| TÂCHES ET EXERCICES |
**a)** Indiquez si chacune des affirmations suivantes concorde avec l'extrait consacré à Gérald le Conquérant, en répondant par oui ou par non et en citant textuellement les mots décisifs : (i) Gérald souhaite dédier un parc d'attraction à Guillaume le Conquérant ; (ii) Gérald apprécie les Parisiens qui possèdent des résidences secondaires ; (iii) la mère de Gérald fait partie de ceux qui le rejettent.
**b)** D'après l'extrait consacré à Gérald le Conquérant, pour quelle raison Albéric demeure-t-il attendrissant ? Répondez en une à trois phrases.

:: EXTRAIT PROPOSÉ ::

Si Barbaque était une crotte de nez envoyée par Eboué à la "gauche vegan", avec Gérald le Conquérant, c'est plutôt la droite identitaire qui prend.
Personnage principal de cet énorme hommage à Strip-tease, tourné en mockumentaire, Gérald est un réactionnaire névrosé, complètement cinglé, profondément idiot. Malsain, naïf, inconséquent, égoïste, parfois méchant, souvent ridicule, toujours jusqu’au-boutiste. Mais par-dessus tout, Gérald est Normand. En tout cas, il veut absolument être le plus Normand des Normands. Il vénère l'histoire de la Normandie (surtout la période médiévale), en maîtrise même le patois. Il admire tellement Guillaume le Conquérant qu'il veut lui dédier un parc d'attraction, le "Puy du Fou de la Normandie". Dans sa ferme pédagogique, il partage de façon violente et disproportionnée sa passion pour les spécificités des vaches normandes (sachez-le, ELLES ONT DES LUNETTES). Il est obsédé par la lutte contre le "grand-remplacement" des autres races de vaches qui corrompent le "vrai lait normand". Il déteste les Parisiens qui envahissent ses terres avec leurs résidences secondaires. Il crache sur les Anglais qui veulent se venger de Guillaume. Surtout, il exècre les Américains : il est convaincu qu'un GI afro-américain a violé sa grand-mère lors du débarquement de 44. En total conflit identitaire entre sa racisation métissée et son "normandisme" (jusqu'au bout de sa teinture blonde), victime des blagues xénophobes et racistes de ses potes du bar du coin, en perpétuelle propagande pour la grandeur de sa région, il est rejeté par tous... Sauf par sa mère, sa compagne Madeleine et son beau-fils Albéric – un personnage franchement abruti, passionné par les explosifs, à la limite de la caricature psychophobe et classiste du débile profond de la campagne, mais qui est attendrissant par l'amour et l'admiration qu'il porte à Gérald.

:::
:: DONNÉES ENREGISTRÉES ::

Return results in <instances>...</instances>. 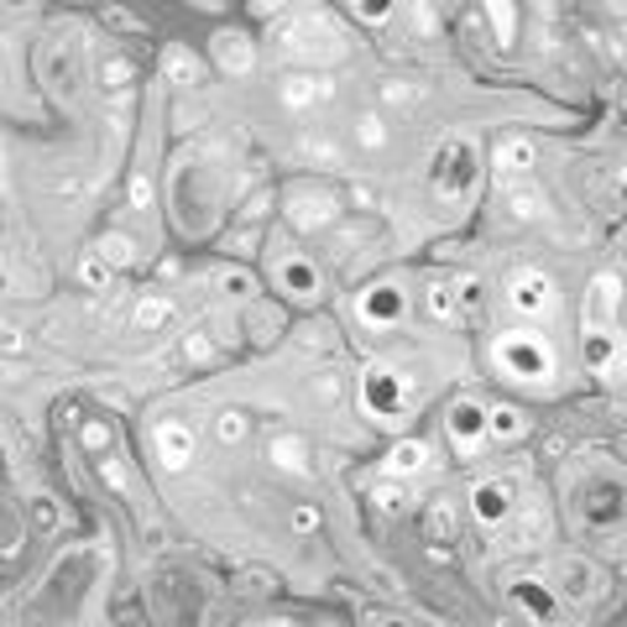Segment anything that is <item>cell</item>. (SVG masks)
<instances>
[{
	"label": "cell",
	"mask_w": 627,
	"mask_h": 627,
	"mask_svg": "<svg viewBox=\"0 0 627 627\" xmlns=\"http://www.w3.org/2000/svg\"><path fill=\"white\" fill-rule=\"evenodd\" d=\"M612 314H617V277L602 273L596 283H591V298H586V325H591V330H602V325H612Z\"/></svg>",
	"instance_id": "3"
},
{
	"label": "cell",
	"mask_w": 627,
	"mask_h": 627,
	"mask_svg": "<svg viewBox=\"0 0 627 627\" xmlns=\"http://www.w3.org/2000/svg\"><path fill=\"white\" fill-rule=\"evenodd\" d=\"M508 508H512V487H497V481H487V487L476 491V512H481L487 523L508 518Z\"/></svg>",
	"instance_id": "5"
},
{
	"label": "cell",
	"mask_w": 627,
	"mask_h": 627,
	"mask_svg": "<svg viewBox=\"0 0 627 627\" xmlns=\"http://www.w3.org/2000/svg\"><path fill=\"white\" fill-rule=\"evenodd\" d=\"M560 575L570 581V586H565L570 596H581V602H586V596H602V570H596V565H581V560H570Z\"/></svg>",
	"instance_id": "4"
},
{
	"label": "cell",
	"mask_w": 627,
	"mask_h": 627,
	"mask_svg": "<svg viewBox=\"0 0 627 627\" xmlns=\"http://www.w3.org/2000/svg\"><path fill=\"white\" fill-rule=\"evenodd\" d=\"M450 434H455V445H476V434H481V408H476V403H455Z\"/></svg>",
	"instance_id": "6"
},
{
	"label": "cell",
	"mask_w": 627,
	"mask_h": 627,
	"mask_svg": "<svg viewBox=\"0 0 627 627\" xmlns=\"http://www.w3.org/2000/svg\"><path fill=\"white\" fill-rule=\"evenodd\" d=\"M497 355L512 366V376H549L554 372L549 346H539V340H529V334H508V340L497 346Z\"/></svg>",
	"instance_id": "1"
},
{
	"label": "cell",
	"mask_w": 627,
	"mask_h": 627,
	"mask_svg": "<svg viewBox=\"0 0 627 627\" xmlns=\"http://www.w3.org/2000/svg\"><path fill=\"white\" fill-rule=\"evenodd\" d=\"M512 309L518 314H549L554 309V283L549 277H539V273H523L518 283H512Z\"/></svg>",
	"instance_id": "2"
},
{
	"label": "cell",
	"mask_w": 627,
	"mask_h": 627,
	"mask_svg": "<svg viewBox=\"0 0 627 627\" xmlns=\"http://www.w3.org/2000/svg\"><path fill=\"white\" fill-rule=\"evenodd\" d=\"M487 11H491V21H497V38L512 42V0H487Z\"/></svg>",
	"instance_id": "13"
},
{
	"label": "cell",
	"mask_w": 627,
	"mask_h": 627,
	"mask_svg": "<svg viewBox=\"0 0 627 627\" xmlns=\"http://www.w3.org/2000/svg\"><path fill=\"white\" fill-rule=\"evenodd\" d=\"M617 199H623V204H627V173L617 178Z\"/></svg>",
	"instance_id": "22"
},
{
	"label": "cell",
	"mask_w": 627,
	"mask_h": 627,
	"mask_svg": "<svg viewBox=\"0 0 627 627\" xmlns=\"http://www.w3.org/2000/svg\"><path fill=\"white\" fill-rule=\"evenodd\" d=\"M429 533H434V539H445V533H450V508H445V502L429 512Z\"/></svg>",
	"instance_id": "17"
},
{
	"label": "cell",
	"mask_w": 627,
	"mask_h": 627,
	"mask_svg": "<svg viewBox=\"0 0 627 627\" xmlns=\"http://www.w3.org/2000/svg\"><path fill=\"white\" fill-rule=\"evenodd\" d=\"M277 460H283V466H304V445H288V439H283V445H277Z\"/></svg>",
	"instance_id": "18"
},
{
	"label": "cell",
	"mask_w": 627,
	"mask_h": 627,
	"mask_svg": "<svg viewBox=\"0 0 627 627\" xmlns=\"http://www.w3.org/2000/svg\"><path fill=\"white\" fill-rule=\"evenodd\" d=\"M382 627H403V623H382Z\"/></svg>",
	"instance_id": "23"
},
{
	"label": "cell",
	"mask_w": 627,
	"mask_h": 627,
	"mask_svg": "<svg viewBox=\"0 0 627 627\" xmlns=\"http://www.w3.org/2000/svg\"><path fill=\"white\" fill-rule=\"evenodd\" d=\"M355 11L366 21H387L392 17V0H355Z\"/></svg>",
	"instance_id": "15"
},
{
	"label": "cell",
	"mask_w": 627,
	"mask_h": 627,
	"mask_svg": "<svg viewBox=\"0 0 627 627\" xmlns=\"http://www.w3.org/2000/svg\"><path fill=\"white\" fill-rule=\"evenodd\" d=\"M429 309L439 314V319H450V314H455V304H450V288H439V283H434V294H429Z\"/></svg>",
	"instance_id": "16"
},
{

:::

| CORRIGÉ DES TÂCHES |
**a)**
(i) Oui : « Il admire tellement Guillaume le Conquérant qu'il veut lui dédier un parc d'attraction ».
(ii) Non : « Il déteste les Parisiens qui envahissent ses terres avec leurs résidences secondaires ».
(iii) Non : « il est rejeté par tous... Sauf par sa mère, sa compagne Madeleine et son beau-fils Albéric ».

**b)** Albéric est attendrissant par l'amour et l'admiration qu'il porte à Gérald. Il l'est bien qu'il soit présenté comme un personnage franchement abruti, passionné par les explosifs.